Les Égyptiens étaient de grands voleurs ; tout le monde en convient. Il est fort naturel que le nombre des voleurs ait augmenté dans le temps de la guerre d’Actisan et d’Amasis. Diodore rapporte, d’après les historiens du pays, que le vainqueur voulut purger l’Égypte de ces brigands, et qu’il les envoya vers les déserts de Sinaï et d’Oreb, après leur avoir préalablement fait couper le bout du nez afin qu’on les reconnût aisément s’ils s’avisaient de venir encore voler en Égypte. Tout cela est très-probable.

Diodore remarque avec raison que le pays où on les envoya ne fournit aucune des commodités de la vie, et qu’il est très-difficile d’y trouver de l’eau et de la nourriture. Telle est en effet cette malheureuse contrée depuis le désert de Pharam jusqu’auprès d’Éber.

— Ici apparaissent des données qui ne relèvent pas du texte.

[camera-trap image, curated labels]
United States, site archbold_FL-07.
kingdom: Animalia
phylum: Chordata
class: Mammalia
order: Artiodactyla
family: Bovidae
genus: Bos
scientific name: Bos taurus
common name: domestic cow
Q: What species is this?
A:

Les nez coupés purent se procurer, à force de soins, quelques eaux de citerne, ou se servir de quelques puits qui fournissaient de l’eau saumâtre et malsaine, laquelle donne communément une espèce de scorbut et de lèpre. Ils purent encore, ainsi que le dit Diodore, se faire des filets avec lesquels ils prirent des cailles. On remarque, en effet, que tous les ans des troupes innombrables de cailles passent au-dessus de la mer Rouge, et viennent dans ce désert. Jusque-là cette histoire n’a rien qui révolte l’esprit, rien qui ne soit vraisemblable.

Mais, si on veut en inférer que ces nez coupés sont les pères des Juifs, et que leurs enfants, accoutumés au brigandage, s’avancèrent peu à peu dans la Palestine et en conquirent une partie, c’est ce qui n’est pas permis à des chrétiens. Je sais que c’est le sentiment du consul Maillet, du savant Fréret, de Boulanger, des Herbert, des Bolingbroke, des Toland. Mais quoique leur

  1. Tome XVII, page 286 ; XXV, 51.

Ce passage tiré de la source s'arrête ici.